* RECORDS:
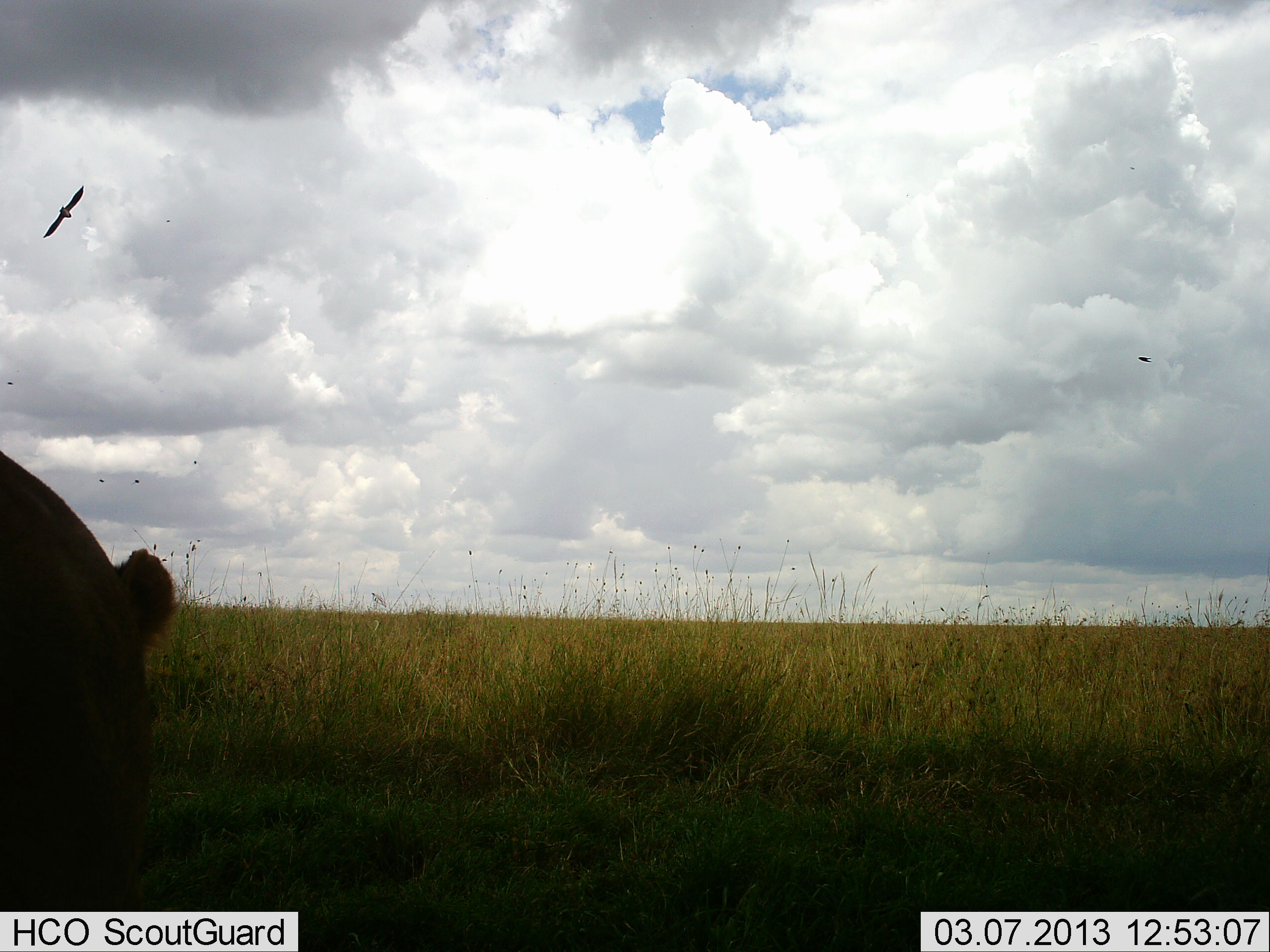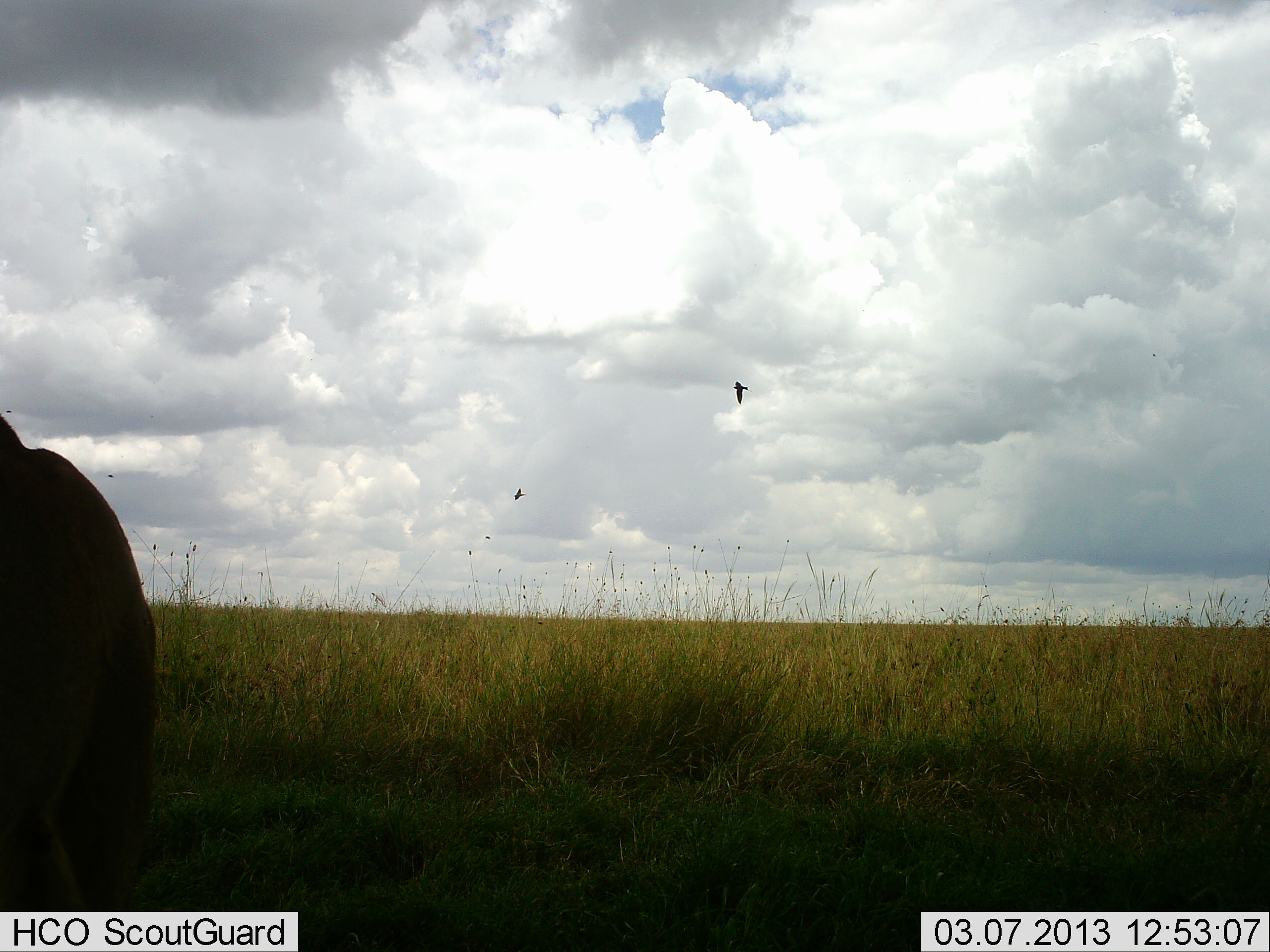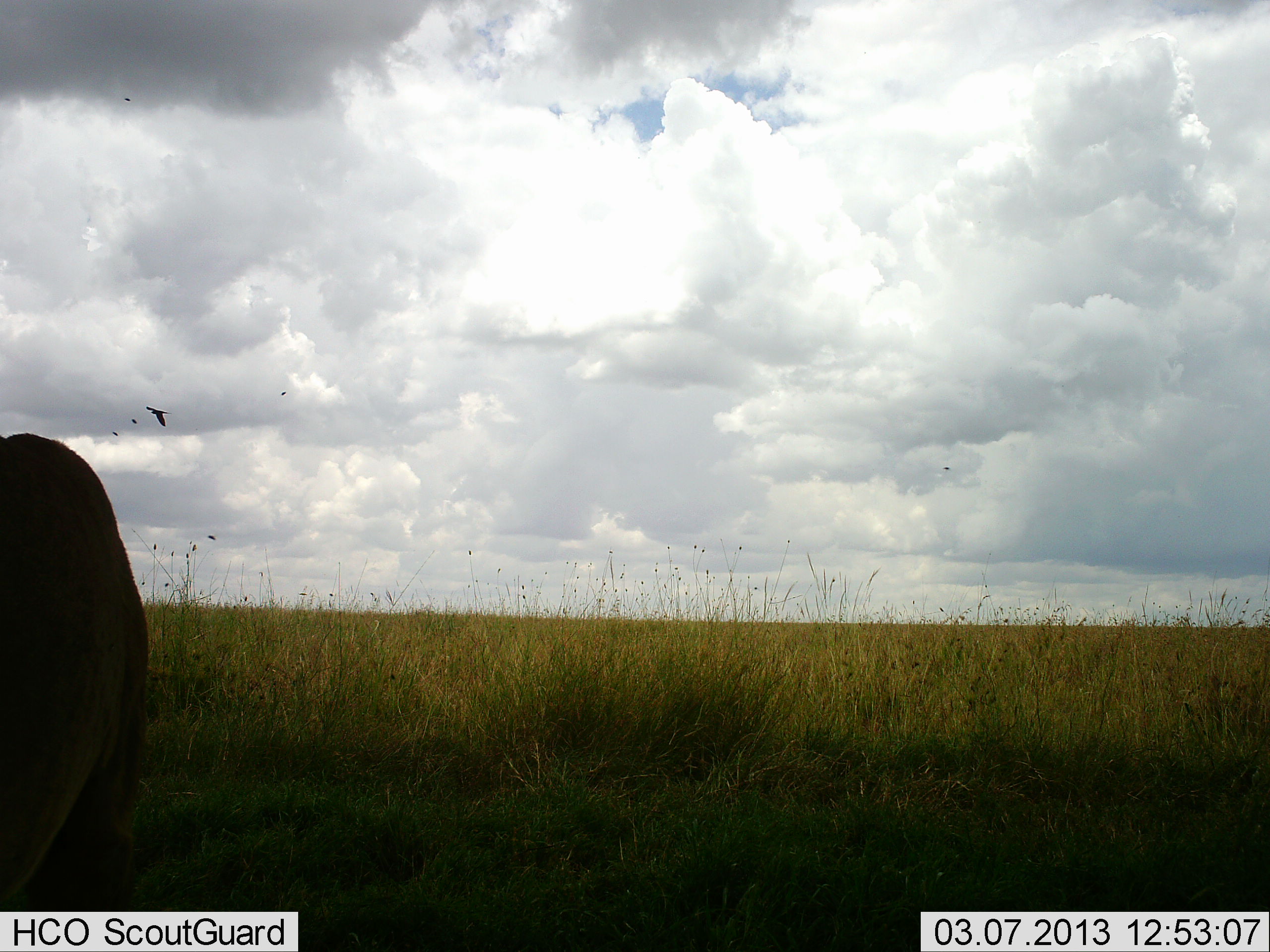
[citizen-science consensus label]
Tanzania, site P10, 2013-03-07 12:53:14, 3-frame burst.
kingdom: Animalia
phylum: Chordata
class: Aves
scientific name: Aves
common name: bird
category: otherbird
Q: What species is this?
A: Otherbird (bird) (Aves).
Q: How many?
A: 2.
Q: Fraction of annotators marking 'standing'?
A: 0%.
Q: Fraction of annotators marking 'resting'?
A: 0%.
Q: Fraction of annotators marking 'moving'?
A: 100%.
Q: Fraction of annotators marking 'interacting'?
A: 0%.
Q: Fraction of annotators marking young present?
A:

* WHAT TO WORK ON:
If an entry holds a picture, skip the picture and print the rest of the data exactly.

* EXERCISE RESPONSE:
[citizen-science consensus label]
Tanzania, site P10, 2013-03-07 12:53:14, 3-frame burst.
kingdom: Animalia
phylum: Chordata
class: Aves
scientific name: Aves
common name: bird
category: otherbird
Q: What species is this?
A: Otherbird (bird) (Aves).
Q: How many?
A: 2.
Q: Fraction of annotators marking 'standing'?
A: 0%.
Q: Fraction of annotators marking 'resting'?
A: 0%.
Q: Fraction of annotators marking 'moving'?
A: 100%.
Q: Fraction of annotators marking 'interacting'?
A: 0%.
Q: Fraction of annotators marking young present?
A:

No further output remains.